WhatWaf: Detect WAF for Web Scraping Success
when your web scraper hits a wall, the first question is: what is blocking you? web Application Firewalls (WAFs) like Cloudflare, Akamai, and DataDome are the most common obstacles, and each one requires a different bypass strategy. WhatWaf is an open-source tool that identifies which WAF is protecting a target website, so you can choose the right approach before wasting time on trial and error.
this guide shows you how to use WhatWaf for WAF detection, interpret its results, and plan your scraping strategy based on what you find.
What is a WAF and Why It Matters for Scraping
a Web Application Firewall sits between your scraper and the website’s server. it analyzes incoming requests and decides whether they come from a real user or an automated tool. if it suspects automation, it blocks the request, serves a CAPTCHA, or returns a challenge page.
the problem for scrapers is that different WAFs use different detection methods:
- Cloudflare: JavaScript challenges, browser fingerprinting, behavioral analysis
- Akamai Bot Manager: device fingerprinting, sensor data collection, ML-based detection
- DataDome: real-time behavioral analysis, CAPTCHA challenges
- PerimeterX (now HUMAN): behavioral biometrics, proof of work challenges
- AWS WAF: rule-based filtering, rate limiting, IP reputation
- Imperva (Incapsula): cookie challenges, JavaScript validation
knowing which WAF you are dealing with determines your entire scraping strategy: which headers to send, whether you need a real browser, what proxy type to use, and whether you need to solve CAPTCHAs.
Installing WhatWaf
WhatWaf is a Python-based tool available on GitHub.
# clone the repository
git clone https://github.com/Ekultek/WhatWaf.git
cd WhatWaf
# install dependencies
pip install -r requirements.txt
# or install directly with pip
pip install whatwaf
verify the installation:
python whatwaf.py --help
Basic WAF Detection
the simplest usage is pointing WhatWaf at a URL:
python whatwaf.py -u https://target-website.com
WhatWaf sends a series of test requests with payloads designed to trigger WAF responses. it then analyzes the responses to identify which WAF is in place.
example output:
[*] checking https://target-website.com
[+] results for target-website.com:
[+] detected firewall: Cloudflare (Cloudflare Inc.)
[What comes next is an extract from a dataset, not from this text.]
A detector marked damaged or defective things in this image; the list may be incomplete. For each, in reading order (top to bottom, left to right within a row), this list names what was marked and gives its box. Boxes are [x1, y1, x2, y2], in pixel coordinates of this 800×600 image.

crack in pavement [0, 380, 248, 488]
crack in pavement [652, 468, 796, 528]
[+] detection method: response headers, status codes
[+] confidence: high
Common Options
# scan with custom headers
python whatwaf.py -u https://target.com --headers "User-Agent: Mozilla/5.0"
# scan multiple URLs from a file
python whatwaf.py -l urls.txt
# use a proxy for scanning
python whatwaf.py -u https://target.com --proxy http://user:pass@proxy.com:8080
# increase verbosity
python whatwaf.py -u https://target.com -v
# specify request timeout
python whatwaf.py -u https://target.com --timeout 30
# use random user agent
python whatwaf.py -u https://target.com --ra
Integrating WhatWaf with Python Scraping Workflows
you can automate WAF detection as part of your scraping pipeline to choose the right strategy automatically.
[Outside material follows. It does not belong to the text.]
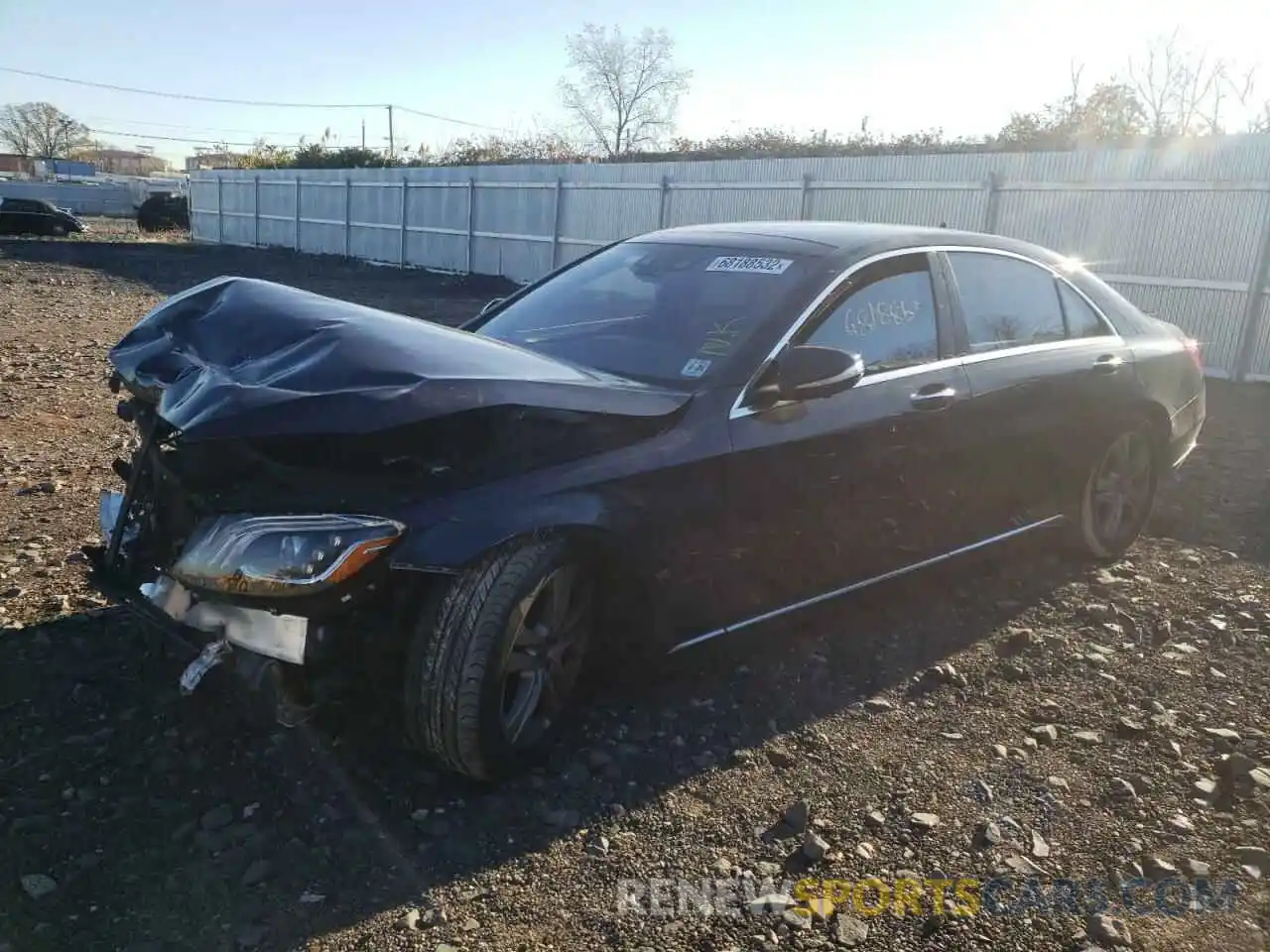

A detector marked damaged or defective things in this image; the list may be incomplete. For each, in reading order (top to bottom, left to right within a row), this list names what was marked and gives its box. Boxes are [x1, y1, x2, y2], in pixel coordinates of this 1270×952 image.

crumpled hood [106, 274, 696, 441]
broken headlight lens [171, 515, 404, 596]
Method 1: Command-Line Integration
import subprocess
import json
import re
def detect_waf_cli(url, proxy=None):
"""detect WAF using WhatWaf CLI."""
cmd = ["python", "whatwaf.py", "-u", url, "--json"]
if proxy:
cmd.extend(["--proxy", proxy])
result = subprocess.run(
cmd,
capture_output=True,
text=True,
timeout=60
)
# parse output
output = result.stdout
waf_info = {
"url": url,
"waf_detected": False,
"waf_name": None,
"confidence": None
}
if "detected firewall" in output.lower():
waf_info["waf_detected"] = True
# extract WAF name from output
match = re.search(r"detected firewall:\s*(.+?)(?:\n|$)", output, re.IGNORECASE)
if match:
waf_info["waf_name"] = match.group(1).strip()
return waf_info
Method 2: HTTP Header Analysis (DIY Detection)
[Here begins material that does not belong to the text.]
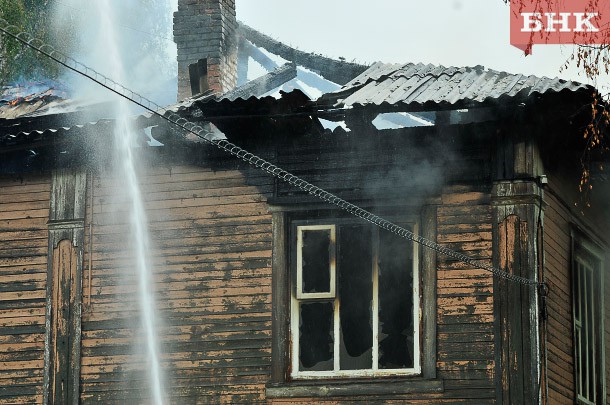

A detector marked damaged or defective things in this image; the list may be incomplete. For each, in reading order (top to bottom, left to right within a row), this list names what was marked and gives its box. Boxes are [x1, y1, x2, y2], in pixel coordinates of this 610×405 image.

damaged roof [318, 61, 592, 110]
broken window [290, 219, 418, 378]
broken window [568, 238, 604, 402]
you do not always need WhatWaf. many WAFs leave identifiable signatures in HTTP headers.
import httpx
class WAFDetector:
"""detect common WAFs by analyzing HTTP response headers."""
WAF_SIGNATURES = {
"Cloudflare": {
"headers": {"server": "cloudflare", "cf-ray": "*"},
"cookies": ["__cf_bm", "cf_clearance"],
},
"Akamai": {
"headers": {"server": "akamaighost", "x-akamai-transformed": "*"},
"cookies": ["_abck", "ak_bmsc"],
},
"DataDome": {
"headers": {"x-datadome": "*", "server": "datadome"},
"cookies": ["datadome"],
},
"PerimeterX": {
"headers": {},
"cookies": ["_px3", "_pxhd", "_pxvid"],
},
"Imperva": {
"headers": {"x-iinfo": "*", "x-cdn": "imperva"},
"cookies": ["incap_ses_", "visid_incap_"],
},
"AWS WAF": {
"headers": {"x-amzn-waf-action": "*"},
"cookies": ["aws-waf-token"],
},
"Sucuri": {
"headers": {"server": "sucuri", "x-sucuri-id": "*"},
"cookies": ["sucuri_cloudproxy_uuid"],
},
"Fastly": {
"headers": {"x-fastly-request-id": "*", "via": "varnish"},
"cookies": [],
}
}
def __init__(self, proxy=None):
self.proxy = proxy
self.headers = {
"User-Agent": "Mozilla/5.0 (Windows NT 10.0; Win64; x64) AppleWebKit/537.36 (KHTML, like Gecko) Chrome/120.0.0.0 Safari/537.36"
}
def detect(self, url):
"""detect WAF by checking response headers and cookies."""
try:
with httpx.Client(
proxy=self.proxy,
headers=self.headers,
follow_redirects=True,
timeout=30
) as client:
response = client.get(url)
return self._analyze_response(url, response)
except Exception as e:
return {"url": url, "error": str(e), "waf_detected": False}
def _analyze_response(self, url, response):
"""analyze response for WAF signatures."""
detected = []
resp_headers = {k.lower(): v.lower() for k, v in response.headers.items()}
resp_cookies = [c.lower() for c in response.cookies.keys()]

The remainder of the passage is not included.